Ulrichsbergtreffen: VP demonstriert Kontinuität im Wandel
Mißbrauchte Traditionspflege

Ein Ex-VP-Mandatar als Festredner, namhafte VP-Landespolitiker unter den Ehrengästen: Aurelius Freytag von der VP-"Plattform für offene Politik" wirft seinen Parteifreunden "absichtsvolle Kumpanei mit entstellenden Geschichtsbildern" vor.

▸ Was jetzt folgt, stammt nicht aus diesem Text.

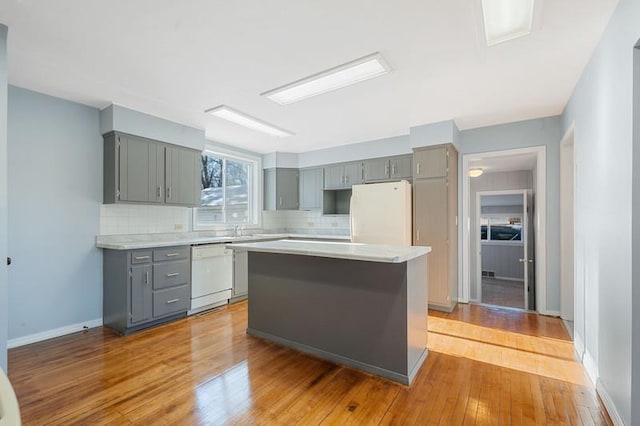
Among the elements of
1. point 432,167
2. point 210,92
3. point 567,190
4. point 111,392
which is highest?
point 210,92

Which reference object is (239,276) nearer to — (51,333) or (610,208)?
(51,333)

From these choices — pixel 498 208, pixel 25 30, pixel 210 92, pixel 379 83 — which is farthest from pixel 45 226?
pixel 498 208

"Wie bereits 1995 hält auch 1996 wieder ein ÖVP-Politiker die Festrede beim Ulrichsbergtreffen, damals - vielleicht als Ausfluß falsch verstandener oder aus opportunistischen Gründen willfährig mißbrauchter Traditionspflege - Verteidigungsminister Werner Fasslabend, heuer der ehemalige Bautensprecher Otto Keimel. Soviel absichtsvolle Kumpanei in der Volkspartei mit entstellenden Geschichtsbildern macht Angst, weil diese die Basis für neues Unrecht und neue Konflikte bilden können. Bereits im Vorfeld hat Keimel seinen Erregungszustand angesichts der in Klagenfurt stattfindenden Ausstellung über die "Verbrechen der Wehrmacht 1941-1944" eröffnet: Das sei die Arroganz der späten Geburt. Die Mehrheit der Soldaten hätte mit Verbrechen nichts zu tun gehabt, und das Ulrichsbergtreffen sei in Wahrheit eine Friedenswallfahrt zur Versöhnung ehemaliger Gegner - nur ist es seltsamerweise für die durch den Krieg am stärksten betroffenen "Gegner", besser: Opfer, nicht gedacht.

Geschichtsverzerrung
Sehr wahrscheinlich hatte die Mehrheit der deutschen Soldaten im Zweiten Weltkrieg mit Verbrechen zu tun, als notwendige Folge eines Krieges, der jedenfalls in Polen, in Rußland, am Balkan, in Griechenland und auch in Italien verbrecherisch geführt wurde. Das heißt nicht, daß die Mehrheit der damaligen Soldaten Verbrecher sind. Primo Levi hat auf die breite moralische Grauzone hingewiesen, in der sich die Täter bewegten und die Opfer oft bewegen mußten. Bloß im nachhinein die eigene Zugehörigkeit zur Gruppe der Gutmenschen zu behaupten ist politisch wenig hilfreich. Wir müssen genaues Augenmerk auf die Schwierigkeiten der Opfer im Umgang mit diesen Verbrechen, aber auch auf die Schwierigkeiten der durch die Aufdeckung der Verbrechen Erregten richten. Denn wenn Geschichte etwas bewirken soll, sind die historischen Fakten möglichst präzise zu erkennen und darzustellen, die politischen und lebensgeschichtlichen Gründe aufzuarbeiten, warum dies heute vielen so schwer fällt, und die Gefahren dieser Schwerfälligkeit für die aktuelle Politik aufzudecken.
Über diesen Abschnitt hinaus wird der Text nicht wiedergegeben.